Islamabad: Pakistan on Sunday claimed it was forced to test nuclear weapons two decades ago due to hostile posturing by India. Foreign Office spokesman Mohammad Faisal issued a statement on the eve of the 20th anniversary of the May 28, 1998 nuclear tests, while insisting that the testing of atomic bombs by India eliminated chances of a nuclear weapons-free South Asia. Pakistan was forced to take that decision as a response, in self-defence, to the nuclear tests and accompanying hostile posturing by its neighbour.
These developments unfortunately put an end to the prospect for keeping South Asia free of nuclear weapons - an objective which Pakistan had actively pursued, he said, hinting at India.
India conducted a series of five nuclear bomb test explosions at Pokhran in May, 1998, which was soon followed by Pakistan's tests.
The spokesman said that despite the nuclear testing, Pakistan remained steadfast in its commitment to non-proliferation and global peace and strategic stability and demonstrated utmost restraint and responsibility in the stewardship of its nuclear capability since 1998.
It is committed to the principle of credible minimum deterrence and has persistently sought deterrence stability in the region, he said.

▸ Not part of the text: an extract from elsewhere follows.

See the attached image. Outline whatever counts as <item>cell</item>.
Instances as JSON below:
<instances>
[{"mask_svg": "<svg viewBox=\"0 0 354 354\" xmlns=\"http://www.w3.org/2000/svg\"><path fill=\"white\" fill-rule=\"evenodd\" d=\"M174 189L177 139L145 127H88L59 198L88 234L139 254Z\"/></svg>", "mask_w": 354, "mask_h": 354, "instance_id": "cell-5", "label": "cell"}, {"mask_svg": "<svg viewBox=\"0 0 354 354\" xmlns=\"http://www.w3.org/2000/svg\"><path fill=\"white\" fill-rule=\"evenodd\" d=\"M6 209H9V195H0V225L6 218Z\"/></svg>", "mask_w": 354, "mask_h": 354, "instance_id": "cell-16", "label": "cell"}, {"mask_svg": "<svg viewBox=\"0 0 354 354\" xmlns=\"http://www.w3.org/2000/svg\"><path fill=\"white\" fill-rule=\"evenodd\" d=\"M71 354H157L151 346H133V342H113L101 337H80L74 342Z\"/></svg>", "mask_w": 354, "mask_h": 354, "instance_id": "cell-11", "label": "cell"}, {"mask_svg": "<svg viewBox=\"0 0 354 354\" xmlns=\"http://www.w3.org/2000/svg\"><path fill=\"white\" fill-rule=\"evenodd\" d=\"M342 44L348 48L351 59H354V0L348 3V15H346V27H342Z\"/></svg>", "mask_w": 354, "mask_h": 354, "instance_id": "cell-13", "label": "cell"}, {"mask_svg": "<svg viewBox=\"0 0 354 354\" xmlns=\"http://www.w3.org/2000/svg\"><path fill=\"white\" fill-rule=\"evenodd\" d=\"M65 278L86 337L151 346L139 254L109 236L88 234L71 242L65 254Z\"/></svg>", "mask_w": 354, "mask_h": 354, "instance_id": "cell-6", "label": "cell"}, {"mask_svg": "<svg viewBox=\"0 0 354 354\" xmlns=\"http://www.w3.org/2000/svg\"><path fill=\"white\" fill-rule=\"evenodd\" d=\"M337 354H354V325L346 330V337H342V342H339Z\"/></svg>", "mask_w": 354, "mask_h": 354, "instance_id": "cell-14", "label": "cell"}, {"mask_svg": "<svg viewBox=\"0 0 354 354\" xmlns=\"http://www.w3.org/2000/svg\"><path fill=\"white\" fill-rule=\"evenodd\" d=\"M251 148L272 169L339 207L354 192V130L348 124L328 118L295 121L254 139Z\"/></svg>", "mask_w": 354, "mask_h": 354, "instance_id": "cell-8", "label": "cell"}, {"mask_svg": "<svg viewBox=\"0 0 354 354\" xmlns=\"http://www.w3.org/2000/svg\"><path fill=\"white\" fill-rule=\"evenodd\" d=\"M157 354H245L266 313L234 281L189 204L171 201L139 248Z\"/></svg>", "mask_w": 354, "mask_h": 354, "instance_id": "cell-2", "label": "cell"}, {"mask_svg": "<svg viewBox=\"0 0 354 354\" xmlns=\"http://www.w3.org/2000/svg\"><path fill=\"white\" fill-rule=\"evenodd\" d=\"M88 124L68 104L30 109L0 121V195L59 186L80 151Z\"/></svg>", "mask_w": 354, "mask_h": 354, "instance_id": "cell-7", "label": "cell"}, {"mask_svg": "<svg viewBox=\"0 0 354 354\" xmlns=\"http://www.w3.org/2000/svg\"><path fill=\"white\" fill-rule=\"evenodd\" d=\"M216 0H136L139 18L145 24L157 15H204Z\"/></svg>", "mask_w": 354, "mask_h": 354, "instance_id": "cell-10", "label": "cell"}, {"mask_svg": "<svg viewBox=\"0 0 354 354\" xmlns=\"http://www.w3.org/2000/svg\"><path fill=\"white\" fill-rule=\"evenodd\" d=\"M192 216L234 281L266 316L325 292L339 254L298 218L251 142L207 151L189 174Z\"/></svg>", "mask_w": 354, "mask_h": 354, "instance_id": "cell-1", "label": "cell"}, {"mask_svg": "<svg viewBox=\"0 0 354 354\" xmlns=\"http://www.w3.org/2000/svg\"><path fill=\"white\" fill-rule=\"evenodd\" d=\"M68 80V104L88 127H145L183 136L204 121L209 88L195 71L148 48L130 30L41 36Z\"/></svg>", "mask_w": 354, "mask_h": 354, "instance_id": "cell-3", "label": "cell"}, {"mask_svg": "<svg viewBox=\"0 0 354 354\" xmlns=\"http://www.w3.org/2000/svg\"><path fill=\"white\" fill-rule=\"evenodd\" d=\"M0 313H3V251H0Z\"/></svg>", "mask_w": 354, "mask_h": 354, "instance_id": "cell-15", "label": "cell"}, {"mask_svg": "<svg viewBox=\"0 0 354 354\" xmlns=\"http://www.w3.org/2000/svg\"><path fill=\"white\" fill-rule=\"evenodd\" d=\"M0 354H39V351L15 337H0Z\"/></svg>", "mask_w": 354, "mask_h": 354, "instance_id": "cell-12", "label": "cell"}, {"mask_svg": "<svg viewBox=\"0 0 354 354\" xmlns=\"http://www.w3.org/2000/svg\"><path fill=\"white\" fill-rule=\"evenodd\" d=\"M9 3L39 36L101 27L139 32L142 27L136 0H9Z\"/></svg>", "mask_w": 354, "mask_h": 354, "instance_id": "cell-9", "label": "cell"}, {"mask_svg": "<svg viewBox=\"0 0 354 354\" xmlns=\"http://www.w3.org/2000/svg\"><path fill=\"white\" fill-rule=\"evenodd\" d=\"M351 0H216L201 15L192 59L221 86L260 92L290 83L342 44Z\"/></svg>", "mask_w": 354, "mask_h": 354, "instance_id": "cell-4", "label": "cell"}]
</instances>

Mr Faisal also said that this objective has driven Pakistan to offer and conclude several confidence building measures (CBMs) in the nuclear and conventional domains, including the 2004 Pakistan-India Joint Statement which recognised the respective nuclear capabilities of the two countries as a factor for stability.
He said that as one of the most affected countries due to the impact of climate change, Pakistan plans to increase its nuclear power generation capacity to 40,000 MW by 2050, as a clean and cost-effective alternative to fossil fuel.
Pakistan has consistently signaled its willingness to consider further measures for risk reduction and avoidance of arms race in the region, according to the spokesman.
He also said that Pakistan was confident of its ability to deny space for any misadventure against the backdrop of rapidly expanding nuclear and conventional forces in its neighbourhood and pursuit of aggressive security doctrines and developing force postures.
The nuclearisation of the Indian Ocean and canisterisation of ballistic missiles in our neighbourhood should be a matter of concern for the international community as well, since these developments have extra-regional ramifications, he said.
He said Pakistan while recognising its responsibilities, had developed over the years a robust command and control system led by the National Command Authority, and effective nuclear safety and security regimes and export controls.
He said Pakistan looked forward to expanding the scope of its international collaboration in nuclear power generation for meeting the legitimate socio-economic development needs of its people.
As a country with advanced nuclear technology, Pakistan seeks to play its role as a mainstream partner in the global non-proliferation regime, he said.
He said Pakistan had expressed desire to join the multilateral export control regimes and already applied for participation in the Nuclear Suppliers Group (NSG) based on non-discriminatory criteria applicable in a fair manner to all non-NPT states.